» **Task to carry out**: Only the lines from the one containing "What distance is" through the end of the entries should be repeated, exactly as they appear, first and last included.

» **Dataset records**:
--- Start ---

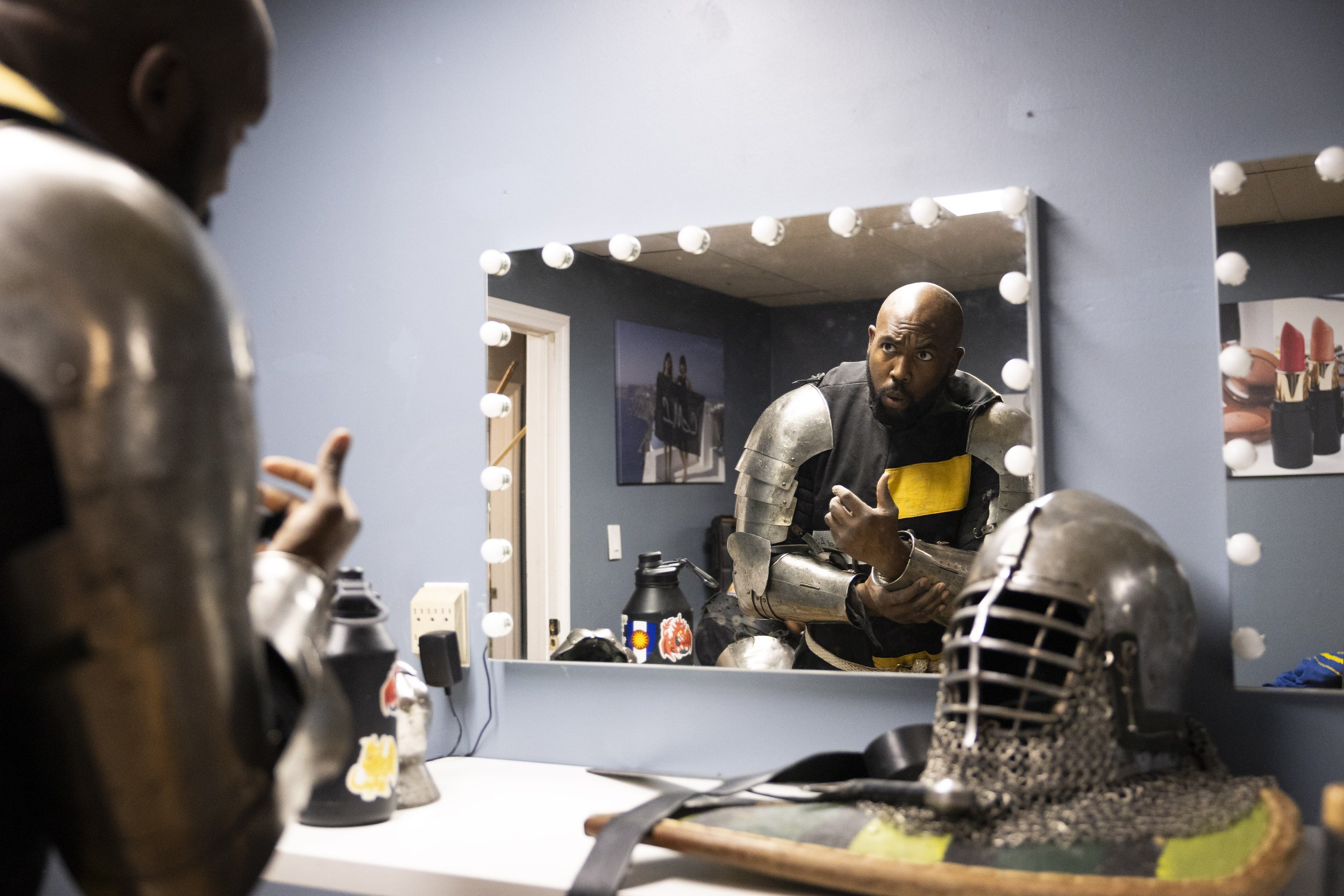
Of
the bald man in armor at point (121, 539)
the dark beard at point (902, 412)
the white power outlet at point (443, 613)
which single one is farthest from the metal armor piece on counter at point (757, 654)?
the bald man in armor at point (121, 539)

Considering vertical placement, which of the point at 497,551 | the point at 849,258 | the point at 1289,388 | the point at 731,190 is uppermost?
the point at 731,190

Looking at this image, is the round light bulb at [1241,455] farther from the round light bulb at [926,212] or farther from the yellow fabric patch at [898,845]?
the yellow fabric patch at [898,845]

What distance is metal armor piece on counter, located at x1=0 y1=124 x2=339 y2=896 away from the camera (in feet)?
2.04

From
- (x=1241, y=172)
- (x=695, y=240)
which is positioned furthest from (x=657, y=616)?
(x=1241, y=172)

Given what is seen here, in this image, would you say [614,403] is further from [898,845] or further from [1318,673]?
[1318,673]

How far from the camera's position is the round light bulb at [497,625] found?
1.81 meters

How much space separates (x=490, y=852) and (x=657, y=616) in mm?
525

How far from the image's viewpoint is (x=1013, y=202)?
1485 millimetres

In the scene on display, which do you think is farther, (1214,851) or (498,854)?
(498,854)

--- End ---

» **Task output**:
What distance is metal armor piece on counter, located at x1=0 y1=124 x2=339 y2=896 away from the camera (in feet)?
2.04

From
- (x=1241, y=172)
- (x=695, y=240)
which is positioned furthest from (x=657, y=616)?
(x=1241, y=172)

Given what is seen here, in this image, would you say [614,403] is further from [898,845] or further from [1318,673]?
[1318,673]

How far from the camera's position is the round light bulb at [497,625] found?
1.81 meters

How much space separates (x=490, y=852) and (x=657, y=616) in mm?
525

How far from the image's viewpoint is (x=1013, y=202)?
1485 millimetres

In the scene on display, which do you think is farther, (1214,851) or (498,854)?
(498,854)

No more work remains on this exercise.